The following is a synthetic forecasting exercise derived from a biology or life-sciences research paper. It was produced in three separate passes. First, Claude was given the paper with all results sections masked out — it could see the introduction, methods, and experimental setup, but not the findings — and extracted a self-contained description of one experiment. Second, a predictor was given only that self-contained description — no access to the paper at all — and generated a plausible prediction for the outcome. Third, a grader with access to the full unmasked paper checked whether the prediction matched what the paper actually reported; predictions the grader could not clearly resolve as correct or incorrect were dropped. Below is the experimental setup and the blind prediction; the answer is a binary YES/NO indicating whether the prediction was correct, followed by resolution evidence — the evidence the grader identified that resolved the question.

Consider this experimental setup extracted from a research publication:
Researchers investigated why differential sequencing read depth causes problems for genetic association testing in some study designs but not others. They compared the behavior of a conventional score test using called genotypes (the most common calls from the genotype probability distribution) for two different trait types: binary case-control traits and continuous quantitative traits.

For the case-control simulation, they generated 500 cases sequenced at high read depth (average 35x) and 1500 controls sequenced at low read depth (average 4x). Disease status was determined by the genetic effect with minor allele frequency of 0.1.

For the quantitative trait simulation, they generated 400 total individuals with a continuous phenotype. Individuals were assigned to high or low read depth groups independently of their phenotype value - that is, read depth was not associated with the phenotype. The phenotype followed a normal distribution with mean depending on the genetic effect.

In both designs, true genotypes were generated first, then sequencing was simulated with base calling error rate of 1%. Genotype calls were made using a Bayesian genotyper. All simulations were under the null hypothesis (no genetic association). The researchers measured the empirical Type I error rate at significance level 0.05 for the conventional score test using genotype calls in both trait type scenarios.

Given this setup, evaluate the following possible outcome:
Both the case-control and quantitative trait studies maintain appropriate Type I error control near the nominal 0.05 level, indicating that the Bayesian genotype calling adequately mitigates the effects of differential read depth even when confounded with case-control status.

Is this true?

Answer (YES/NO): NO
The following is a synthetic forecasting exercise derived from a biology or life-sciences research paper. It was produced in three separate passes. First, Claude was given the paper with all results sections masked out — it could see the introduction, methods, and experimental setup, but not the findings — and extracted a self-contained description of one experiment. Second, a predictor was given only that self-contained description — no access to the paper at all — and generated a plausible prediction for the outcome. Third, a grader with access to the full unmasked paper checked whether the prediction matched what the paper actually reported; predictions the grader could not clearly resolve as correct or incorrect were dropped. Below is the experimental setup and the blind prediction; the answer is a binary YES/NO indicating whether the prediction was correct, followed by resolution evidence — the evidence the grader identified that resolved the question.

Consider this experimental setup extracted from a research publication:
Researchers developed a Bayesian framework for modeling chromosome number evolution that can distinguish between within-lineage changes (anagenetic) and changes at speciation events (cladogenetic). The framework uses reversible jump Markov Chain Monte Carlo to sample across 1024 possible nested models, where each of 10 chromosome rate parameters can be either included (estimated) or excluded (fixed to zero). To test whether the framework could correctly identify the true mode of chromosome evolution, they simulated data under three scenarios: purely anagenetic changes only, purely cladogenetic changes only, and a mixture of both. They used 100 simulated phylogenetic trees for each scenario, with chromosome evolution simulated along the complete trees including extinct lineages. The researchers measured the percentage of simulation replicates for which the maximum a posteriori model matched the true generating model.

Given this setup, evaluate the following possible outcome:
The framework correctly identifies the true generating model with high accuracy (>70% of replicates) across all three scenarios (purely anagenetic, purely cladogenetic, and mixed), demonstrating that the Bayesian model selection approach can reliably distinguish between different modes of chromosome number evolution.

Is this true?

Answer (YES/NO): NO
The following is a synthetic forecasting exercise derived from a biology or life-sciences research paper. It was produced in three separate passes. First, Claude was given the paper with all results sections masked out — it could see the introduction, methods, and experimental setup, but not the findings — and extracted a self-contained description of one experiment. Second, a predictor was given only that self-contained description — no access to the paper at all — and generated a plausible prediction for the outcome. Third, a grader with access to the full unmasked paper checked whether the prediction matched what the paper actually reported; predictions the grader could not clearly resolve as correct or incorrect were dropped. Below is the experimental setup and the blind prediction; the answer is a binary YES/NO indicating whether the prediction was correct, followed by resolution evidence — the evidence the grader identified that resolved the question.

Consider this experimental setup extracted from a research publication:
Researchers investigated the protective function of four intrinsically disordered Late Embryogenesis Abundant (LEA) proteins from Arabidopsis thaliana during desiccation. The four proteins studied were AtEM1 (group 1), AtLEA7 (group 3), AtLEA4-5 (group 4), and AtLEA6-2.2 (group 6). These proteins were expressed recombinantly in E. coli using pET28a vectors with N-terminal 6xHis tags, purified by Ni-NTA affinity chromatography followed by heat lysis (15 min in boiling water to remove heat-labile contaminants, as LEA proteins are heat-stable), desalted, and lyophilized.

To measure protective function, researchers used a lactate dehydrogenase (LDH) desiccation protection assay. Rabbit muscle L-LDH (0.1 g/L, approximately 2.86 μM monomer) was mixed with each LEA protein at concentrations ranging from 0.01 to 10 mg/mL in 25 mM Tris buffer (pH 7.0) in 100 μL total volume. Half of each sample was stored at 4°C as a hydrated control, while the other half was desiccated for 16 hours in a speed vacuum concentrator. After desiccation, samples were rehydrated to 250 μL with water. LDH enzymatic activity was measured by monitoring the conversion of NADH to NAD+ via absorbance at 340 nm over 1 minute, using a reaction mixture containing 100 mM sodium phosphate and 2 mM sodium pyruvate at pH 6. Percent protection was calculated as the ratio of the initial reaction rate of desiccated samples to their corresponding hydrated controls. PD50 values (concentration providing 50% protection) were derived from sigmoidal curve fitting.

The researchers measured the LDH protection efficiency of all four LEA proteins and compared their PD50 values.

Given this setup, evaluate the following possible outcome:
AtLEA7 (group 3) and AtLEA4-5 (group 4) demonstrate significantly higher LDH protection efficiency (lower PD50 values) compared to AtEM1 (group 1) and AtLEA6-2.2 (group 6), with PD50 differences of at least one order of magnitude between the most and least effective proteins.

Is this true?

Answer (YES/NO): NO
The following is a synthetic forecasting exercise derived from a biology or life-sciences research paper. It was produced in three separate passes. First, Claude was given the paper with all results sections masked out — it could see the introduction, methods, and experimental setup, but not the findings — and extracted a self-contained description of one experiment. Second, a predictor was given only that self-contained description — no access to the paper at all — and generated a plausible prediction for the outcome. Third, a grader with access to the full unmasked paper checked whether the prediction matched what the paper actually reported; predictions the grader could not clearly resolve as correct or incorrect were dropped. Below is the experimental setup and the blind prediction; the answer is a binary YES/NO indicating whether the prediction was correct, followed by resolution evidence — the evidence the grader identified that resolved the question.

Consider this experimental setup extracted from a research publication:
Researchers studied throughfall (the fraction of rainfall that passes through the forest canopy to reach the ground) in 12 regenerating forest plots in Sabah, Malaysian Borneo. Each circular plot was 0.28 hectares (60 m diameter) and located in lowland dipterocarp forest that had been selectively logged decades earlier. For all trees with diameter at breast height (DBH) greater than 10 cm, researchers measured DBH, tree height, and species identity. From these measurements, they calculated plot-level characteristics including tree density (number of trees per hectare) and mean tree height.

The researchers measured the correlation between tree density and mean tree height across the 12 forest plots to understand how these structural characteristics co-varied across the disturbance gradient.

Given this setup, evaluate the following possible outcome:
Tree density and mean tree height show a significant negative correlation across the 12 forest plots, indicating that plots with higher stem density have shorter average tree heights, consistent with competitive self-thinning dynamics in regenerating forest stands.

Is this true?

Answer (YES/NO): NO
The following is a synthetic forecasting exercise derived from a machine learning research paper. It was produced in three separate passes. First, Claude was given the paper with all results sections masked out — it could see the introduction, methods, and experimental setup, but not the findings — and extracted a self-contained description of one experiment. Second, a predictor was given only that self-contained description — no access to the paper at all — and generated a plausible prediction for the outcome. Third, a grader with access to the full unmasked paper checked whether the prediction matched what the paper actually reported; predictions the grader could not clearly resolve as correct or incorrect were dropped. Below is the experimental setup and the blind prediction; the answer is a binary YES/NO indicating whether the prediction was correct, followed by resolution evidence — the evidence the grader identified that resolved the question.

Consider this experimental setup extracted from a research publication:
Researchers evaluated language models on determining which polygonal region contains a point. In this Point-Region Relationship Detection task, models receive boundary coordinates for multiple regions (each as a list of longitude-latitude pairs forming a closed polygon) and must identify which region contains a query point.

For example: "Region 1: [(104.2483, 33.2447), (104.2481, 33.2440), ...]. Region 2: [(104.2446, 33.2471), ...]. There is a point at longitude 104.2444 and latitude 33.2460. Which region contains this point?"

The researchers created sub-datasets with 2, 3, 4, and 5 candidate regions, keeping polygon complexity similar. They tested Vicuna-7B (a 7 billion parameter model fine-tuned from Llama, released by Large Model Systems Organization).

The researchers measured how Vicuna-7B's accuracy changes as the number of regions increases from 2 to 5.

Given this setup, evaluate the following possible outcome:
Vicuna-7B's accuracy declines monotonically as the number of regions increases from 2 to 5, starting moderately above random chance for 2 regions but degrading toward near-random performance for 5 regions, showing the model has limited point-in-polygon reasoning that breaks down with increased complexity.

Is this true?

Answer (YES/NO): NO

-.-.-

WORK REQUIRED
Copy the lines that hold the word "near". Take them from the records above.

RESULT BELOW
Both the case-control and quantitative trait studies maintain appropriate Type I error control near the nominal 0.05 level, indicating that the Bayesian genotype calling adequately mitigates the effects of differential read depth even when confounded with case-control status.
Vicuna-7B's accuracy declines monotonically as the number of regions increases from 2 to 5, starting moderately above random chance for 2 regions but degrading toward near-random performance for 5 regions, showing the model has limited point-in-polygon reasoning that breaks down with increased complexity.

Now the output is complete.